__Aufgabenstellung__
Nenne bitte alle Personen, die im Textauszug unten mit Namen genannt werden.

__Textauszug__
○ ○ ○ ○

Weiter hat sich das Flüchtlingsparlament für einen erweiterten Familiennachzug ausgesprochen: Kinder sollen ihre Eltern in die Schweiz holen dürfen. Und Kinder in der Schweiz sollten unabhängig von ihrem Aufenthaltsstatus in erster Linie als Kinder und altersgerecht behandelt werden.
Jetzt sollen sie selbst reden können
Teilnehmende, Gäste und unterstützende Organisationen betonten die hauptsächliche Idee des Flüchtlingsparlaments im Laufe des Tages immer wieder: Über Geflüchtete wird viel geredet – aber nach ihren eigenen Ideen werden sie kaum gefragt. Der Geflüchtete Amine Diare Conde, der den Dialog während der Session moderierte, sagte: «Ab heute werden die Stimmen der Geflüchteten nicht mehr ignoriert. Sie möchten mitdenken und mitreden, weil sie direkt erleben, wie unser Asylwesen funktioniert – oder auch nicht.»
Und gemäss einer Mitteilung von Terre des hommes Schweiz beschreibt der junge Sayed N. aus Afghanistan nach beinahe fünf Jahren in der Schweiz seine Situation so: «Unser Leben ist wie ein Schiff auf einer stürmischen See in der Hoffnung, einen sicheren Hafen zu finden. Den Hafen haben wir in der Schweiz gefunden, aber leider können wir nicht hier anlegen.» Er musste selbst eine angefangene Lehre nach dem negativen Asylentscheid abbrechen.
Stimme zu hören, ist wichtig für Gesellschaft
Die Forderungen stiessen bei den anwesenden Bundesparlamentsmitgliedern auf Verständnis. Einzelne Anliegen versprachen sie weiterzuverfolgen. So meinte etwa die Zürcher SP-Nationalrätin Céline Widmer: «Die Härtefallgesuche werden je nach Kanton unterschiedlich umgesetzt. Es braucht Möglichkeiten zur Regularisierung in jedem Kanton, sodass viel mehr Härtefallgesuche möglich sind – das ist gut sowohl für die Betroffenen wie auch für die Schweiz.»

○ ○ ○ ○

__Bereitgestelltes Material__

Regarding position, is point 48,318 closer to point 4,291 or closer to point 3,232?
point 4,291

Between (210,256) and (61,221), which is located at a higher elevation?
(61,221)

○ ○ ○ ○

__Lösung__
- Amine Diare Conde
- Sayed N.
- Céline Widmer